## Work request
Excluding all pictures, please output the listing exactly.
******************************
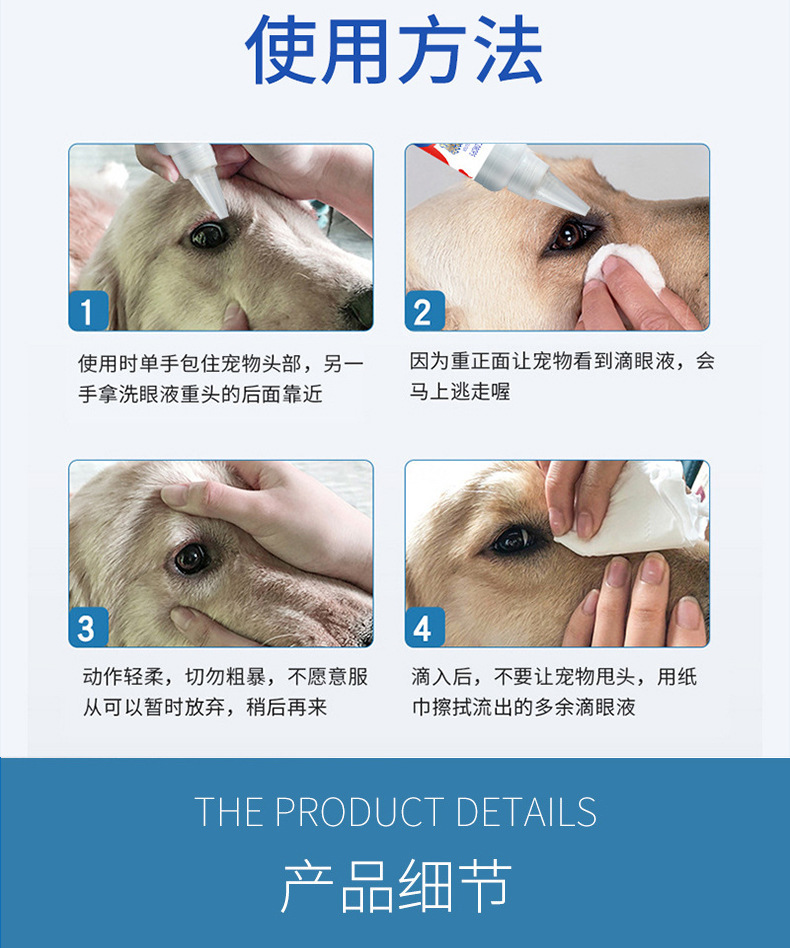 使用方法

1

使用时单手包住宠物头部，另一手拿洗眼液重头的后面靠近

2

因为重正面让宠物看到滴眼液，会马上逃走喔

3

动作轻柔，切勿粗暴，不愿意服从可以暂时放弃，稍后再来

4

滴入后，不要让宠物甩头，用纸巾擦拭流出的多余滴眼液

THE PRODUCT DETAILS

产品细节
******************************
## Output below
 使用方法

1

使用时单手包住宠物头部，另一手拿洗眼液重头的后面靠近

2

因为重正面让宠物看到滴眼液，会马上逃走喔

3

动作轻柔，切勿粗暴，不愿意服从可以暂时放弃，稍后再来

4

滴入后，不要让宠物甩头，用纸巾擦拭流出的多余滴眼液

THE PRODUCT DETAILS

产品细节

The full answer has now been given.